I feel quite sure that McArthur did not have to wait so long for his.
Since my mother died in 1985 and my father in 1995, my visits to my homeland have been few and far between; Portrush is about as far from NW Europe as one can go.
In the spring of 2005, I drove over to Ulster, via Stranraer and the ferry to Larne, to spend some time in the archives in Belfast; I wanted to research part of my Irish family history. And afterwards, for two glorious days I went walking in the Mourne mountains.
Instead of returning directly to Larne and Stranraer, as I had intended, I decided to take a detour north to Portrush and around the stunning coastal road. Almost without exception, when I have returned to Portrush, my first stop has been the graveyard of the ruined church at Ballywillan. For in that graveyard are buried my Douglas ancestors, as far back as the early 1700s. My parents and paternal grandparents are also buried there and for a while I wander from one known grave to another, lost in memories of when many of them were alive, especially in the case of my first schoolmaster (see Jimmy) and Derek Aiken, a school friend, who died at age 44.
Existimos mientras alguien nos recuerde
(We exist while someone remembers us)
Further down the hill, was the grave of Molly, the wife of my first cousin, Bertie Law. After leaving the graveyard, I intended on passing by his house in the hope of spending some time with him. I had just found new data on ancestors in which I knew he would be most interested, for like me, he was an enthusiastic amateur genealogist.

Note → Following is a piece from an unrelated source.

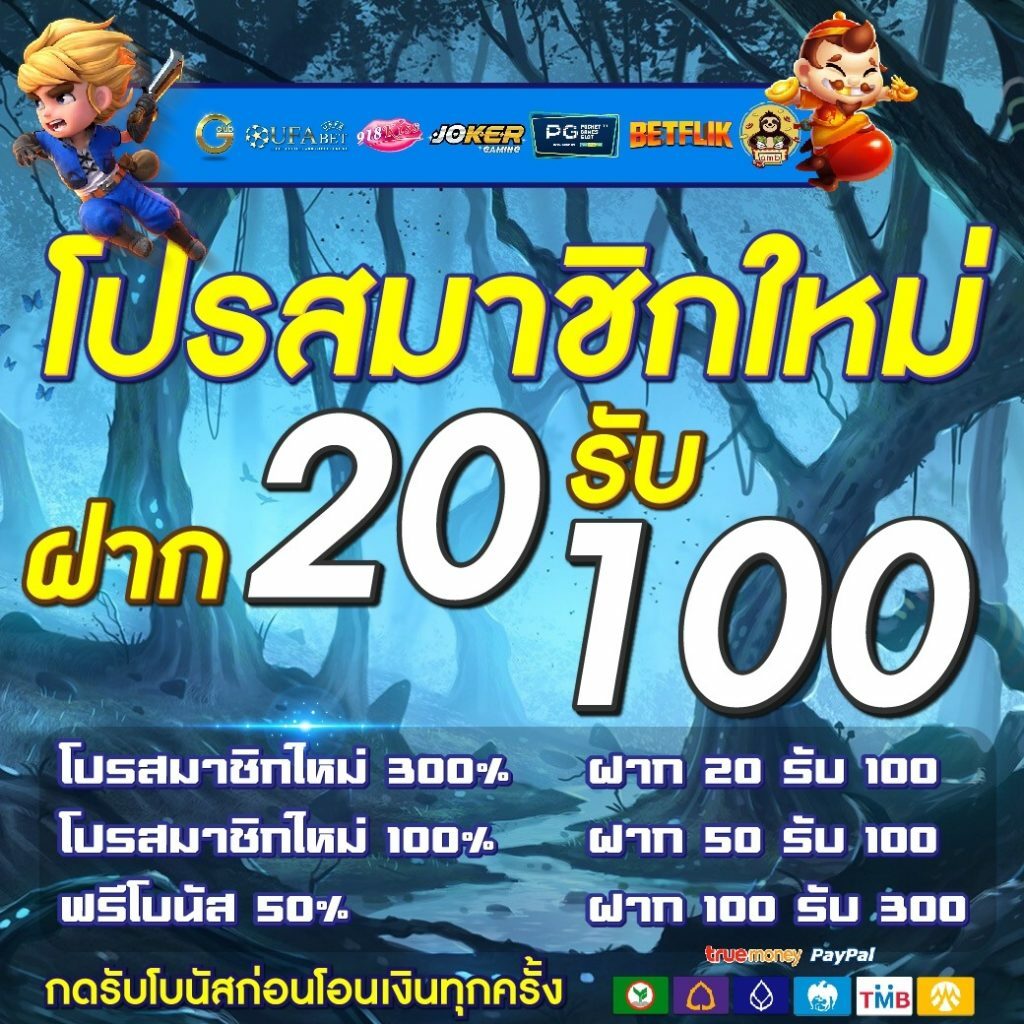 20รับ100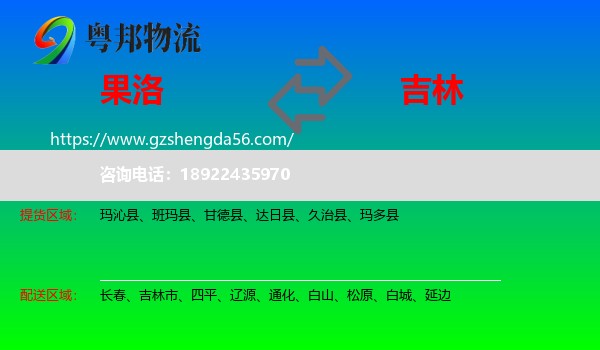 果洛到吉林物流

But when I arrived at Molly’s grave I was momentarily confused; she had been dead for thirteen years, yet the soil had still not settled. And then of course it dawned on me that Bertie was dead, and only very recently buried.

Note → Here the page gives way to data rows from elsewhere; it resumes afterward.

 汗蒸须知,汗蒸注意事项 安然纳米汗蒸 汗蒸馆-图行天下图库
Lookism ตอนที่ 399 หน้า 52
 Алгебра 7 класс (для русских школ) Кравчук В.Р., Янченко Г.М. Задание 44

Bertie’s mother, Annie, was my grandfather’s sister. She died three days after giving birth to Bertie’s younger brother, John, commonly known as Jackie. Twenty years later, Sergeant John Douglas Law of the R.A.F. died over Germany and is buried at Rheinburg War Cemetery. I believe Jackie to have been the only WW2 casualty of the village.
Bertie was my mother’s first cousin and the most complete example of a handyman that I have ever known. He was an accomplished carpenter, bricklayer, plasterer, roofer and decorator. He built his own house in Glenmanus and most of the buildings on my father’s farm: the housing for the incubators, chicks, poultry, turkeys, the pig pens, and all of the storehouses. And when my mother was on one of her ‘I’d like to change this room’ moods, Bertie would construct cupboards and partitions. It was through observing Bertie at work, that when the need arose, I knew instinctively how to lay bricks, plaster, rebuild a shower, decorate etc.
Bertie was something of a workaholic. During the day he worked as a conductor for the local bus company and later he would work on the farm buildings. And when he returned home, he would spend time in the evening in his extensive vegetable and flower garden.
It was after the death of my father that I discovered Bertie’s interest in family history. He showed me the charts that he had drawn and we ended up by combining our research. And we supplemented it by mail, by telephone and occasional visits by me. Bertie’s charts are the backbone of what I know today of the history of the Douglas family of Glenmanus.
I felt very sad that day in May when I eventually left the graveyard. It felt like the end of an era, for Bertie was my last close contact with my parents. I still have two cousins living in the village, Hughie and Brian Douglas. I have recently renewed contact with them and long may that contact last.
Sometimes I feel most fortunate, for I am rich in memories.